### Page excerpt
_ _ _ _

# Two - Tower Retreival Model

### Key resources:
* Many pages [here](https://www.tensorflow.org/recommenders/examples/deep_recommenders) include great techniques to build custom TFRS Models

### Goals:
* Show how to model off of most data types 
  * (String, Existing Embeddings (vectors), 
  * Floats (Normalized), 
  * Categorical with vocab, 
  * High Dim Categorical (Embed)
* Leverage class templates to create custom 2 Tower Models quick/easy

## SPOTIFY Create the tensorflow.io interface for the event and product table in Bigquery
Best practices from Google are in this blog post

In [1]:
# !gsutil mb -l us-central1 gs://spotify-tfrecords-blog

In [17]:
# set variables
SEED = 41781897
PROJECT_ID = 'hybrid-vertex'
DROP_FIELDS = ['modified_at', 'row_number', 'seed_playlist_tracks']
TF_RECORDS_DIR = 'gs://spotify-tfrecords-blog'

#### Quick counts on training data



#### Quick counts on the training records for track

In [18]:
%%bigquery TOTAL_PLAYLISTS
select count(1) from hybrid-vertex.spotify_train_3.train

Query complete after 0.00s: 100%|██████████| 1/1 [00:00<00:00, 992.97query/s] 
Downloading: 100%|██████████| 1/1 [00:00<00:00,  1.00rows/s]


In [19]:
TOTAL_PLAYLISTS = TOTAL_PLAYLISTS.values[0][0]
TOTAL_PLAYLISTS

65346428

### Set the tf.io pipelines function from bigquery

[Great blog post here on it](https://towardsdatascience.com/how-to-read-bigquery-data-from-tensorflow-2-0-efficiently-9234b69165c8)

In [20]:
# !pip install tensorflow-recommenders -q --user

In [22]:
import tensorflow as tf
from tensorflow.python.framework import dtypes
from tensorflow_io.bigquery import BigQueryClient
from tensorflow_io.bigquery import BigQueryReadSession
import warnings
warnings.filterwarnings("ignore") #do this b/c there's an info-level bug that can safely be ignored
import json
import tensorflow as tf
# import tensorflow_recommenders as tfrs
import datetime
from tensorflow.python.lib.io import file_io
from tensorflow.train import BytesList, Feature, FeatureList, Int64List, FloatList
from tensorflow.train import SequenceExample, FeatureLists



def bq_to_tfdata(client, row_restriction, table_id, col_names, dataset, batch_size=BATCH_SIZE):
    TABLE_ID = table_id
    COL_NAMES = col_names
    DATASET = dataset
    bqsession = client.read_session(
        "projects/" + PROJECT_ID,
        PROJECT_ID, TABLE_ID, DATASET,
        COL_NAMES,
        requested_streams=2,
        row_restriction=row_restriction)

_ _ _ _

### Dataset excerpt
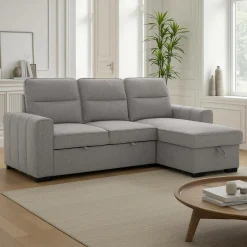 Sectionnel convertible réversible avec chaise longue et rangement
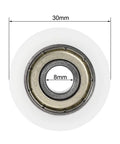 Pro Grade U608ZZ U Groove Ball Bearings 8 X 30 X 10 mm Double Metal Shielded Chrome Steel 10 Pack shown from above.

_ _ _ _

### Task prompt
Repeat everything from "# Two - Tower" down to "Dim Categorical (Embed)" in the two-tower retrieval notebook page, word for word.

### Answer to the problem
# Two - Tower Retreival Model

### Key resources:
* Many pages [here](https://www.tensorflow.org/recommenders/examples/deep_recommenders) include great techniques to build custom TFRS Models

### Goals:
* Show how to model off of most data types 
  * (String, Existing Embeddings (vectors), 
  * Floats (Normalized), 
  * Categorical with vocab, 
  * High Dim Categorical (Embed)